[Exercise objective] Below are several entries. Transcribe exactly those lines that fall from the one with "اليوم العالمي لمناهضة" through the one with "Разрешиха извънредна поправителна", end lines included.

[Input data]
# # #
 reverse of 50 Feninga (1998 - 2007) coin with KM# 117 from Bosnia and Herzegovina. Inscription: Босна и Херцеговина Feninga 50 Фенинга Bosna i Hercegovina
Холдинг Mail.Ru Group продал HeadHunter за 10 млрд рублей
# # #
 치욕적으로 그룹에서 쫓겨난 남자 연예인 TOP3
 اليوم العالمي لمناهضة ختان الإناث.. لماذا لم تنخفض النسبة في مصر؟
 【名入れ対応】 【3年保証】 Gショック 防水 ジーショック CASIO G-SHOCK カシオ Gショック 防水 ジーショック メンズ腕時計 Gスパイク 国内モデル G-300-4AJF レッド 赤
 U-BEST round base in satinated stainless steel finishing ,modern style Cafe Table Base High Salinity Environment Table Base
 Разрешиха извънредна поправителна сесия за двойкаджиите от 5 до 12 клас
# # #
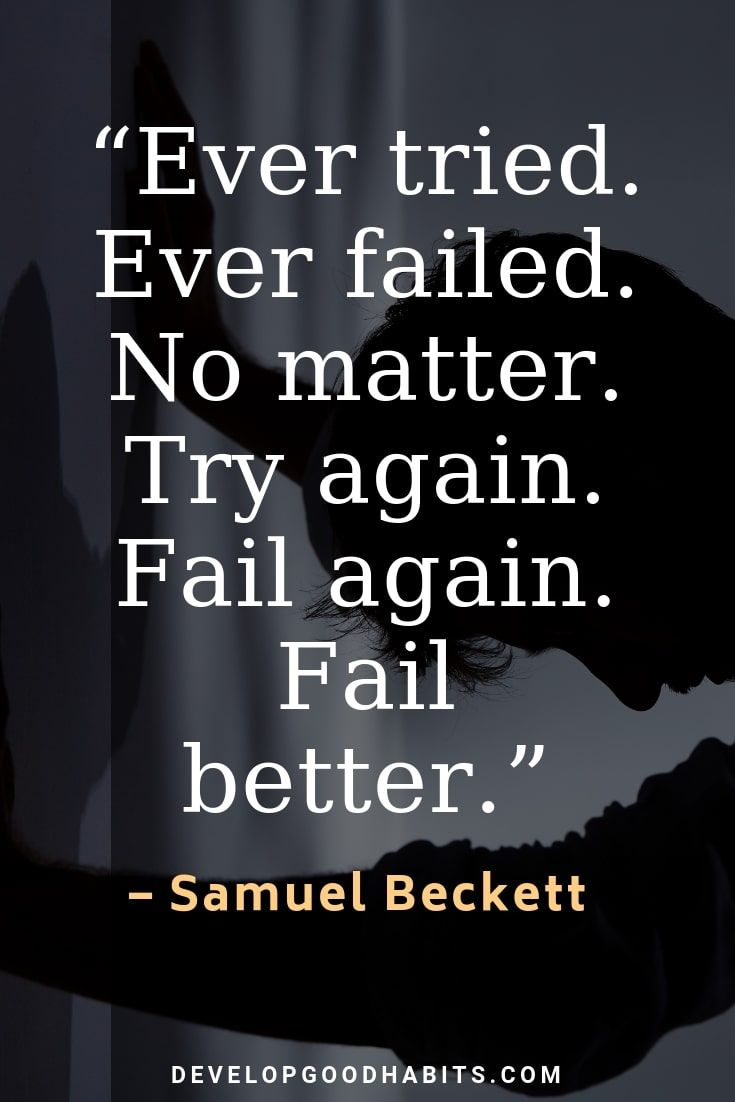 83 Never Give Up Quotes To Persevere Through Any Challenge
# # #
[Answer to this exercise]
 اليوم العالمي لمناهضة ختان الإناث.. لماذا لم تنخفض النسبة في مصر؟
 【名入れ対応】 【3年保証】 Gショック 防水 ジーショック CASIO G-SHOCK カシオ Gショック 防水 ジーショック メンズ腕時計 Gスパイク 国内モデル G-300-4AJF レッド 赤
 U-BEST round base in satinated stainless steel finishing ,modern style Cafe Table Base High Salinity Environment Table Base
 Разрешиха извънредна поправителна сесия за двойкаджиите от 5 до 12 клас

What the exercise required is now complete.